Web page caption snippets
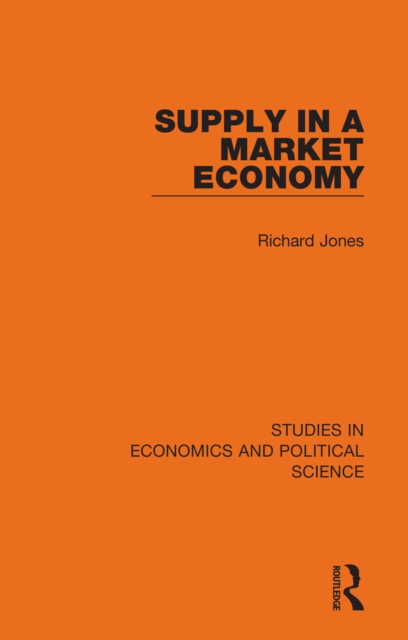Supply in a Market Economy, PDF eBook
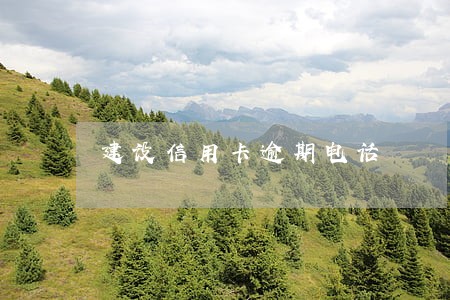建设信用卡逾期电话 建设信用卡逾期电话
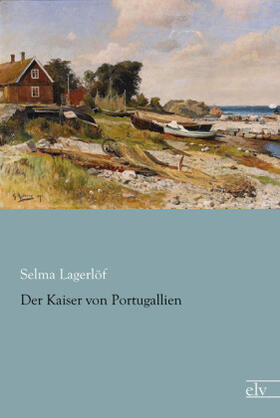 Lagerlöf |  Der Kaiser von Portugallien | Buch |  Sack Fachmedien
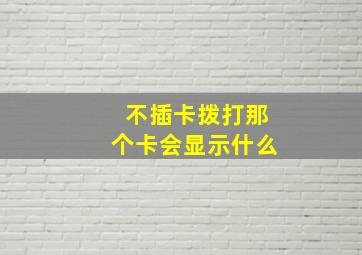 不插卡拨打那个卡会显示什么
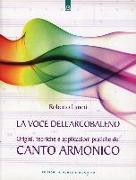 La voce dell'arcobaleno. Le straordinarie applicazioni del canto armonico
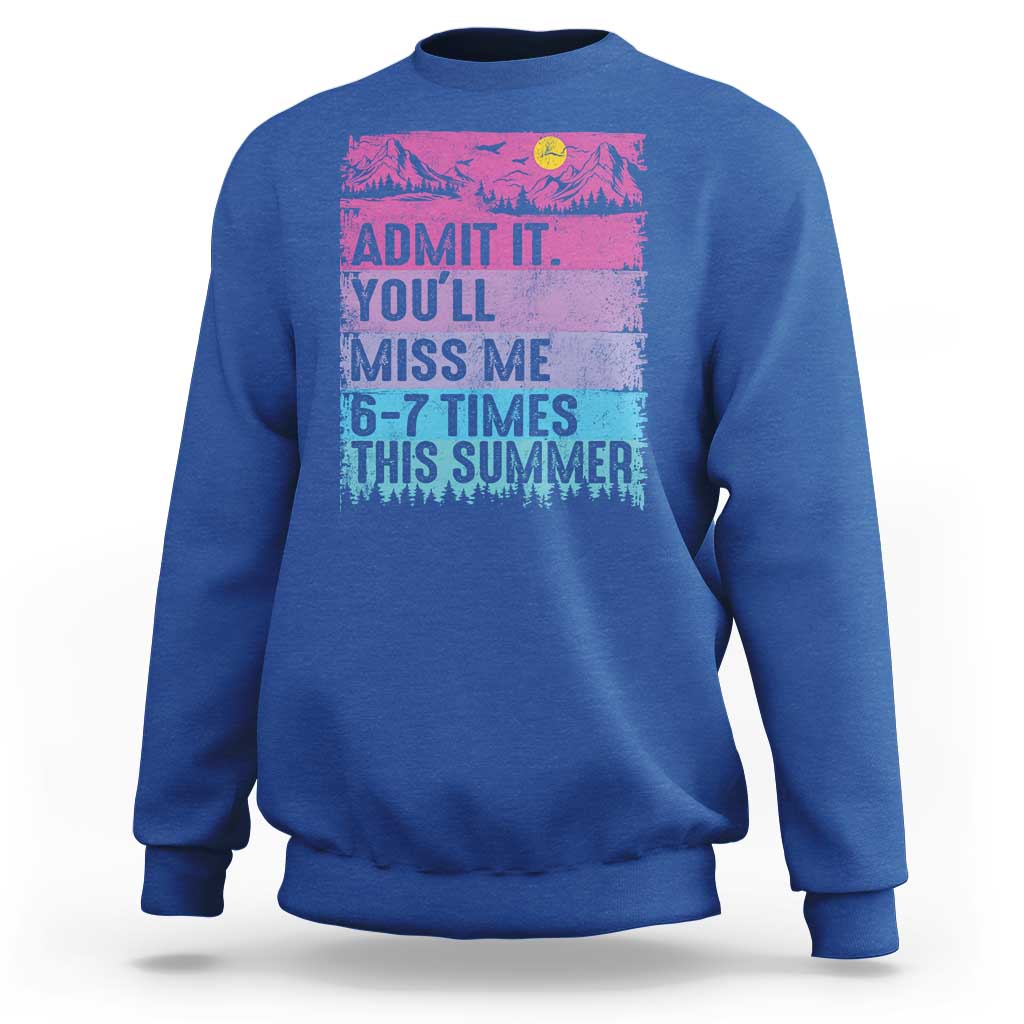 Funny Last Day Sweatshirt Admit It You Will Miss Me 6-7 Times This Summer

Task directions: Rewrite all the records with "Sweatshirt" changed to "Hoodie", keeping everything else the same and leaving out the pictures.

Result of this exercise:
Supply in a Market Economy, PDF eBook
建设信用卡逾期电话 建设信用卡逾期电话
 Lagerlöf |  Der Kaiser von Portugallien | Buch |  Sack Fachmedien
 不插卡拨打那个卡会显示什么
 La voce dell'arcobaleno. Le straordinarie applicazioni del canto armonico
 Funny Last Day Hoodie Admit It You Will Miss Me 6-7 Times This Summer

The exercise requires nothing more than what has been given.